Has Benedict XVI set a precedent, or is remaining pope while ill until death like John Paul II did going to be the norm? Of course, time will tell what the future trend will be. However, I think it is fairly likely that Pope Francis will follow in his immediate predecessor’s footsteps. In a meeting with journalists on a plane from South Korea, where he had made a pilgrimage to, to Rome Francis said that he doesn’t expect his pontificate to last more than two or three years, and that the world will have to get used to the notion of pope emeriti. This comment had echoed previous things that Francis had said; for example, he told Spanish television in an interview earlier this year that he will do exactly what Benedict did.
Having said all this, I do not think it is tasteless to speculate on who will succeed Francis. I have prepared my list of papabili if Francis were to abdicate and a conclave were to be held in two or three years at the most. By then, only a small minority of cardinals will have been picked by Francis, and the next conclave’s makeup will be largely similar to that of the 2013 one.

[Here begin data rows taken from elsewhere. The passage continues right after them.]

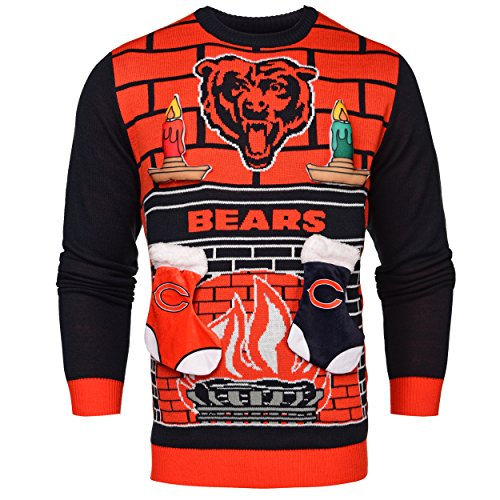 Detroit Lions Sweater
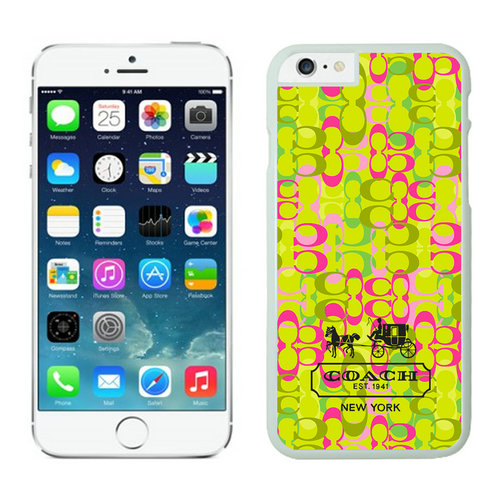 Coach In Confetti Signature Green iPhone 6 Cases EYK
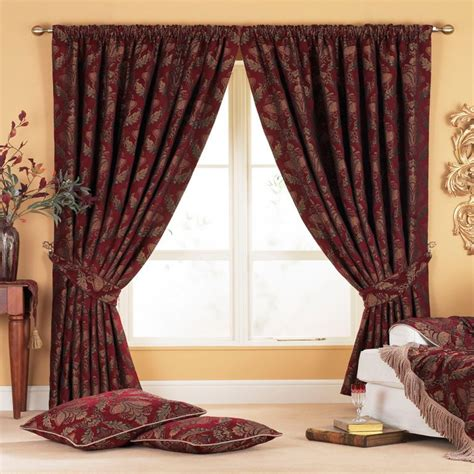 tapestry curtains sale stunning red gold tapestry chenille curtains all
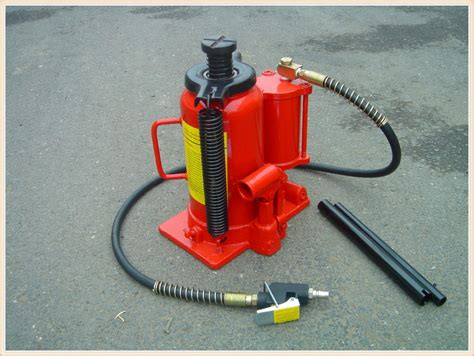 Air Hydraulic Bottle Jack 20t_aj20202b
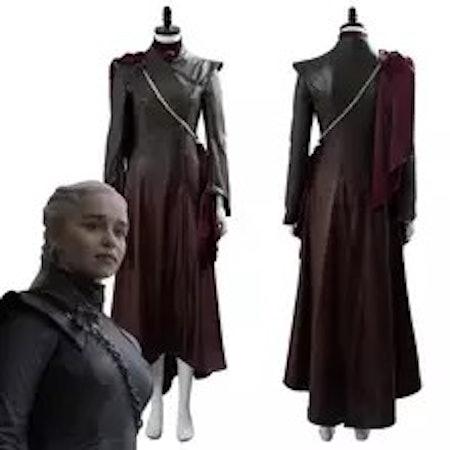 Mad Queen Costume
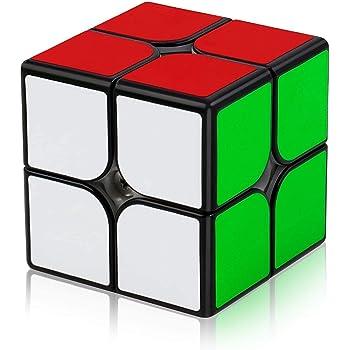 XMD パズルセット マジックキューブ 競技専用 世界基準配色 ver3.1 ポップ防止 FAVNIC 魔方 脳トレ 知育玩具 ブラック (1個入【2×2】)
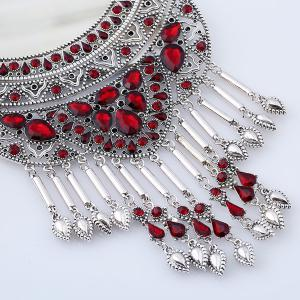 Artificial Ruby Teardrop Necklace and Earrings -
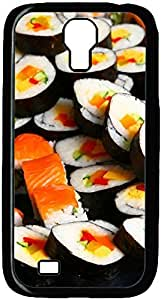 Japanese Sushi Rolls Designed Pattern Protevtive Hard Back Case Cover for Samsung Galaxy S4 I9500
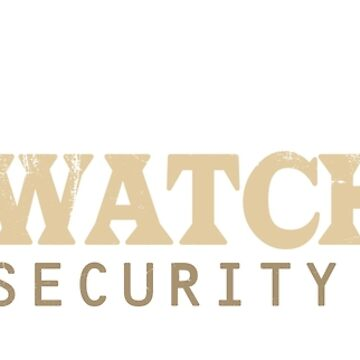 Watchgate Security Services by bluedog725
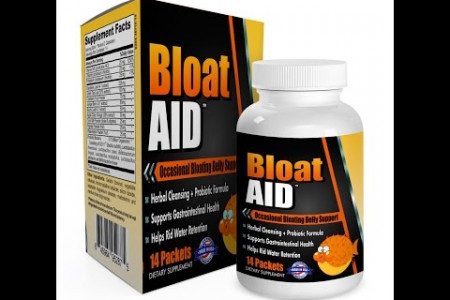Bloat Aid - Bloating Belly/Stomach Relief + Water Balance | Herbal + Probiotic Infographic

What kind of pope will the cardinals want? First, in terms of outlook, it is quite clear that Francis has alienated traditionally minded prelates. His removal of conservative churchmen and replacement with more progressive ones, opening up the discussion on communion for divorced and remarried Catholics after making a few casual comments and words on homosexuals (that were consistent with Church teaching, but many conservative Catholics believe that they were easy to be manipulated) come to mind. Because most of these cardinals are conservative (for example, more have publicly opposed Cardinal Walter Kasper’s proposal to allow the divorced and remarried to receive communion), it is likely that there will be a backlash against progressive-minded cardinals. Also, Francis speaks much about poverty, but has said very little about secularism, the biggest concern for the majority of the cardinals, and I do not think that the cardinals will again want someone who speaks about poor countries’ debt weekly, yet gives abortion or homosexuality but a passing reference here and there. For these reasons I find it highly unlikely that cardinals with papabile credentials – such as Christoph Schönborn (69 years old, Austria), Luis Tagle (57 years old, Philippines), Oscar Maradiaga (71 years old, Honduras) or Donald Wuerl (73 years old, United States) have much of a chance. At the same time, I think that excessively conservative cardinals – such as Raymond Leo Burke (66 years old, United States/Vatican), Antonio Canizares Llovera (68 years old, Spain) or Carlo Caffarra (76 years old, Italy) – do not have much of a chance, because the progressive faction will likely be too large for them to receive the two-thirds plus one votes necessary. However, I believe that the latter group will be ascendant, and will be the kingmakers. As far as someone with a realistic chance of being elected goes, the most likely future pope is one who is moderate with a conservative streak.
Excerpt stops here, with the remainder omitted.